Every great city inspires great art, whether that’s painting, music or literature. Until now, however, no one has really thought to seriously extend that exploration of cityscapes and the people within them to erotica. Maxim Jakubowski is seeking to put that right with his Sex In The City line, published by Xcite and a clear attempt to fill the void in quality erotic writing which has been left by the demise of the various Virgin imprints. The first four cities to come under the spotlight are New York, Dublin, Paris and London.
Ideally, a collection like this should be in part a love letter – or even a Dear John – to the city in question. It should invoke the spirit of those films which make the setting an integral a part of the romance between the lovers involved. New York has Woody Allen’s classic Manhattan, or for the younger, hipper audience (and one which doesn’t mind the fact Michael Cera will only ever have one facial expression), Nick And Norah’s Infinite Playlist. Dublin has Once, Paris Before Sunset and London – well, London probably has something by Richard Curtis, but I’ve never been able to contemplate watching Notting Hill or Love, Actually. Films which set tales of love lost and love found against classic backdrops like St Stephen’s Green, the great sweep of Broadway and that bench on Primrose Hill which lets you look down over the whole West End skyline.
So does Sex In The City: London, the first release in the series, achieve this? To a large extent, yes. It has to be said there are a couple of stories among the dozen in the anthology in which the London setting is fairly coincidental.
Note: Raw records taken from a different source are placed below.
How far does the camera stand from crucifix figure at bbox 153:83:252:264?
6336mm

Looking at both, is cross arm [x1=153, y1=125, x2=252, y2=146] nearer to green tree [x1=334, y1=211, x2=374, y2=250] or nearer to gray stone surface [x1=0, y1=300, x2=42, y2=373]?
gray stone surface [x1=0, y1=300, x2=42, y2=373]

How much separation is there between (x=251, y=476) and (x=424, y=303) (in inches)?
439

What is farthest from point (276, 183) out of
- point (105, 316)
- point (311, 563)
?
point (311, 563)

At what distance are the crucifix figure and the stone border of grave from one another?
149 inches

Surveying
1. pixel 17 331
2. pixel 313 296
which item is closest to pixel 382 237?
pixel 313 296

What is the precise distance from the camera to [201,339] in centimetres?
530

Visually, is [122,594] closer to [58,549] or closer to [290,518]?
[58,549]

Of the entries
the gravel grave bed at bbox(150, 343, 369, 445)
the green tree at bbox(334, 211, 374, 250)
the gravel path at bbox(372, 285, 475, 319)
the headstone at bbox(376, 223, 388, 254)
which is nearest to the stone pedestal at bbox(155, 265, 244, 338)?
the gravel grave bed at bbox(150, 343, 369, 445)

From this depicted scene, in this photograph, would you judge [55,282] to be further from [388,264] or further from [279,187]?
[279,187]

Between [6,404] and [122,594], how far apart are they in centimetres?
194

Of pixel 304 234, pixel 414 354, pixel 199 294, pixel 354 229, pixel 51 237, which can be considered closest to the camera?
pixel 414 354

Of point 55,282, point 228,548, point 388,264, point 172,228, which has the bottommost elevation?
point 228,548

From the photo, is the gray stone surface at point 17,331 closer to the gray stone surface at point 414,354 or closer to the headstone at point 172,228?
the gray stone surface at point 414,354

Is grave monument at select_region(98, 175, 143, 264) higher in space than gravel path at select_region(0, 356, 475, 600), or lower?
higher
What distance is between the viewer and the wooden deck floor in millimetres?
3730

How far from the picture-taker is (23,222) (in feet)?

Francis Ann Kerr’s Monster is a sympathetically described account of a woman starting to spread her wings on the fetish scene, but though it takes place in the Torture Garden somewhere near Old Street it could well be a club in any number of cities. Lily Harlem’s The Champagne Whore features a woman picking up a client at the Grosvenor House Hotel, but the filthy encounter which follows comes with a twist ending that seasoned erotica readers have seen plenty of times before.
More intriguing are the stories with a stronger sense of place. The Soho backdrop of Kristina Lloyd’s The Caesar Club enables her to explore one of her favourite themes – the sleaziness below the surface of everyday life – in an unashamedly romantic account of a consensual kidnapping. Maxim himself, never one to shy away from exploring darkness and disappointment, uses Woke Up With The Hampstead Blues Again to examine the feeling so many Londoners have that you either belong north or south of the river, and that’s where you stay. Though he does chuck in a group of characters with a taste for gang-bangs along the way. Justine Elyot, in Thames Link, makes you feel the noise and dirt of summer in the city as Jane and the seedy lover she can’t keep away from have very public sex in Clerkenwell and Blackfriars.
Also worth mentioning are the quirky contributions from Matt Thorne and NJ Streitberger. Thorne’s What Are You Wearing? is an unusual take on the shapeshifter genre, with characters who are able to acquire the physical characteristics and sexual styles of other people simply by wearing clothing taken from luggage that’s been lost at Heathrow’s Terminal Five. In Streitberger’s The Girl On The Egyptian Escalator, Spencer falls instantly in lust with Sekhmet, a dominant beauty he meets in Harrods. She claims to be an expert in Egyptian antiquities, but her real identity is something much darker and deadlier…
As for my own contribution, Rain And Neon, it features the romance between a fortysomething waitress in a Soho snack bar and the young artist who wants to draw a nude portrait of her. I’m a great fan of seemingly mismatched couples finding true love (and spectacular sex), but the characters were also intended to represent the way Soho has changed over the last couple of decades.
One of the nice things about this collection is that the authors provide some background to their own story, as well as biographical details. Readers always like to know where writers find their inspiration, and these explanations add welcome depth to the reading of the story.
The Paris, Dublin and New York anthologies are out very soon, and further books are promised involving cities as diverse as Venice and Los Angeles, Barcelona and Edinburgh. Just make sure you find room for Amsterdam in there somewhere, Maxim – not that I need an excuse to write about the place!